### What you are asked to do:
Report all lines below with the word "shop".

Stored data
=== Begin Enclosure ===

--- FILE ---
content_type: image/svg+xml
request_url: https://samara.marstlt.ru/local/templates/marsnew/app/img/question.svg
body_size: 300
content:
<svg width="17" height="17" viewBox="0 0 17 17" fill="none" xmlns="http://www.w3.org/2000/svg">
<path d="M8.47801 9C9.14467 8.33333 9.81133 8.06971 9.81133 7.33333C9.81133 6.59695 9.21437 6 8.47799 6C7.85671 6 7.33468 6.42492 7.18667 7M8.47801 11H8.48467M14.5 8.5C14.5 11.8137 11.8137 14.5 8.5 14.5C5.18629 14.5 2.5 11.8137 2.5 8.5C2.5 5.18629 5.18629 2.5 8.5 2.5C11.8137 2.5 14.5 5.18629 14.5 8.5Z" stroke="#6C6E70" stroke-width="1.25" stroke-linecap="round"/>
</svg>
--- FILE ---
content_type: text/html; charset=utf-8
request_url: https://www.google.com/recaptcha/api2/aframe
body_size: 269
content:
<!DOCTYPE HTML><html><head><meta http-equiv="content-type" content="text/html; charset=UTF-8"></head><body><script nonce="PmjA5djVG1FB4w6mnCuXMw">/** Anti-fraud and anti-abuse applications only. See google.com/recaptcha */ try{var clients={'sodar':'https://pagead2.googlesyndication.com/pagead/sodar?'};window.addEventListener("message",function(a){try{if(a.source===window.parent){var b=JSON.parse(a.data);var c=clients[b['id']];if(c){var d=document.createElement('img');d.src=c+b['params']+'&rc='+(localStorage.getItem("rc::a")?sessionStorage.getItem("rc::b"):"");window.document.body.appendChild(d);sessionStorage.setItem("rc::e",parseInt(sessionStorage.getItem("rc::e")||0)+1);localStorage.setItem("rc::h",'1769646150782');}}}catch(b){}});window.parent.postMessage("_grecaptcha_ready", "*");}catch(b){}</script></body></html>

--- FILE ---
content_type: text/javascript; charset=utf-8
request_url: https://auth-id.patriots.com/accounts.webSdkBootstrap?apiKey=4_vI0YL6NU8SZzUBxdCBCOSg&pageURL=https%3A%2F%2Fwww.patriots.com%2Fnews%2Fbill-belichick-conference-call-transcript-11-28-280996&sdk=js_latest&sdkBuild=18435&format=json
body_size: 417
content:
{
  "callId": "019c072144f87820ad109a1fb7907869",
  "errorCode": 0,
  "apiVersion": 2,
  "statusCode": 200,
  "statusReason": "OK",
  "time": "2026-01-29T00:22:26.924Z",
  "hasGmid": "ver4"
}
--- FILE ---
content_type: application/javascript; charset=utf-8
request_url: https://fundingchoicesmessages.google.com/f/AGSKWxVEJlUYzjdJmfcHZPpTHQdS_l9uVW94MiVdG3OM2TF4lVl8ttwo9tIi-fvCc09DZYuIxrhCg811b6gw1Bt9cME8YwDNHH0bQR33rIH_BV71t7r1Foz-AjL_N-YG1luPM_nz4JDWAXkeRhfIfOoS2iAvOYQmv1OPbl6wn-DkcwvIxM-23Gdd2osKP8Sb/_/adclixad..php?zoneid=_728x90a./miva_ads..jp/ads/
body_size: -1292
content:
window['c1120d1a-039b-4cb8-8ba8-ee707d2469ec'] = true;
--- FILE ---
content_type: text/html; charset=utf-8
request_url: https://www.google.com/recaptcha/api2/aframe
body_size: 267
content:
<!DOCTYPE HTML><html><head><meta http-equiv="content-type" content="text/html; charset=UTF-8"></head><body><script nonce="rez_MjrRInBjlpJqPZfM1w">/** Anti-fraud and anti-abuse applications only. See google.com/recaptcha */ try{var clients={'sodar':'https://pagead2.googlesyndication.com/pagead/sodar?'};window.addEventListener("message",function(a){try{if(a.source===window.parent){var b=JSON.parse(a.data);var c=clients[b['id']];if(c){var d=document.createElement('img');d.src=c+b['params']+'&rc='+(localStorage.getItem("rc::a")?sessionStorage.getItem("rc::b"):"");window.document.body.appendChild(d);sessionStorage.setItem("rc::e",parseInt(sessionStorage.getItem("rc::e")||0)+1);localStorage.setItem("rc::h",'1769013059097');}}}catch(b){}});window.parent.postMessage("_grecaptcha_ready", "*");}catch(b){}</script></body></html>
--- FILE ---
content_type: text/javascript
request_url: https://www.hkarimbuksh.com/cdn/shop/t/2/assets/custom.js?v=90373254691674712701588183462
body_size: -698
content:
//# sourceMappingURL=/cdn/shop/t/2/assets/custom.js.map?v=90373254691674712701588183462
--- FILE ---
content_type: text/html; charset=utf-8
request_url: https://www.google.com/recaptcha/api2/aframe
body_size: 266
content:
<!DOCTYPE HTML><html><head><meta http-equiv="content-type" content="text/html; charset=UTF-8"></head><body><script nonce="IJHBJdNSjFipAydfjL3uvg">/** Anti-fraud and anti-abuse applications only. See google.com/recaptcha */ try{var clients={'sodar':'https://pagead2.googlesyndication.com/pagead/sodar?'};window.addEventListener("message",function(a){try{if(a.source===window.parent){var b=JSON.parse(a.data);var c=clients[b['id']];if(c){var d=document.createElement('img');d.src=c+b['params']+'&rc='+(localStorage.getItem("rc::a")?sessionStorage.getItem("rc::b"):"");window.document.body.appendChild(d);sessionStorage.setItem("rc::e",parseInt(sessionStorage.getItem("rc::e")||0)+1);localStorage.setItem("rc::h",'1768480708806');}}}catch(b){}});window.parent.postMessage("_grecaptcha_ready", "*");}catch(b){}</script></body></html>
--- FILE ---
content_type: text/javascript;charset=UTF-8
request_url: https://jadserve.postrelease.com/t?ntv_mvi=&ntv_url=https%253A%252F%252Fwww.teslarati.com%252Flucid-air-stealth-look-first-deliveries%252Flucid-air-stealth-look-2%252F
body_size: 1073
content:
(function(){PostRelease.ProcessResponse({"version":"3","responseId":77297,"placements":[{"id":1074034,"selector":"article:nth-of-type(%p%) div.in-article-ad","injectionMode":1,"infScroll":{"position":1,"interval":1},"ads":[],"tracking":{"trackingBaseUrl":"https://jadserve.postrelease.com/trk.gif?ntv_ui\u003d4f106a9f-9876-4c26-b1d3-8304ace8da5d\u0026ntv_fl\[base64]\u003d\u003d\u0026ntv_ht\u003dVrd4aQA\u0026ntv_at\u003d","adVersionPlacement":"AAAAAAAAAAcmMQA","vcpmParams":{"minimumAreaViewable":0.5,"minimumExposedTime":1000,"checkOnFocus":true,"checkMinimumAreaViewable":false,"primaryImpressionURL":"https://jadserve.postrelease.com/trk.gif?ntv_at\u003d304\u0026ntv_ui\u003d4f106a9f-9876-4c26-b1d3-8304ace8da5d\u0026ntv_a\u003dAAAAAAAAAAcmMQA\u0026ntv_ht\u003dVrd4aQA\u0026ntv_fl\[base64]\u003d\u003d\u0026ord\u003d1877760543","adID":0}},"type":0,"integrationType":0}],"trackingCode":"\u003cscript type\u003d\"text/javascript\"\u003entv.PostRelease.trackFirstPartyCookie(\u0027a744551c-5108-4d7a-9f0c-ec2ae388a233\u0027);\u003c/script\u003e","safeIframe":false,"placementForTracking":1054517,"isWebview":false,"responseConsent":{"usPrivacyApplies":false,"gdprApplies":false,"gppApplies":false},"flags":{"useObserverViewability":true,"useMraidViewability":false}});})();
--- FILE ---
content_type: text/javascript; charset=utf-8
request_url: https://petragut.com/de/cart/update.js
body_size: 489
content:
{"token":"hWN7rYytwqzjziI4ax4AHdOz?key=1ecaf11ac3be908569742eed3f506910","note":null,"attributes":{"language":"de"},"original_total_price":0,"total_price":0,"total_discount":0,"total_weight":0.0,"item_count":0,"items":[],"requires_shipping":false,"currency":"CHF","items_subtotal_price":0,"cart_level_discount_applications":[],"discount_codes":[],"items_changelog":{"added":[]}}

=== End Enclosure ===

### Task result:
request_url: https://www.hkarimbuksh.com/cdn/shop/t/2/assets/custom.js?v=90373254691674712701588183462
//# sourceMappingURL=/cdn/shop/t/2/assets/custom.js.map?v=90373254691674712701588183462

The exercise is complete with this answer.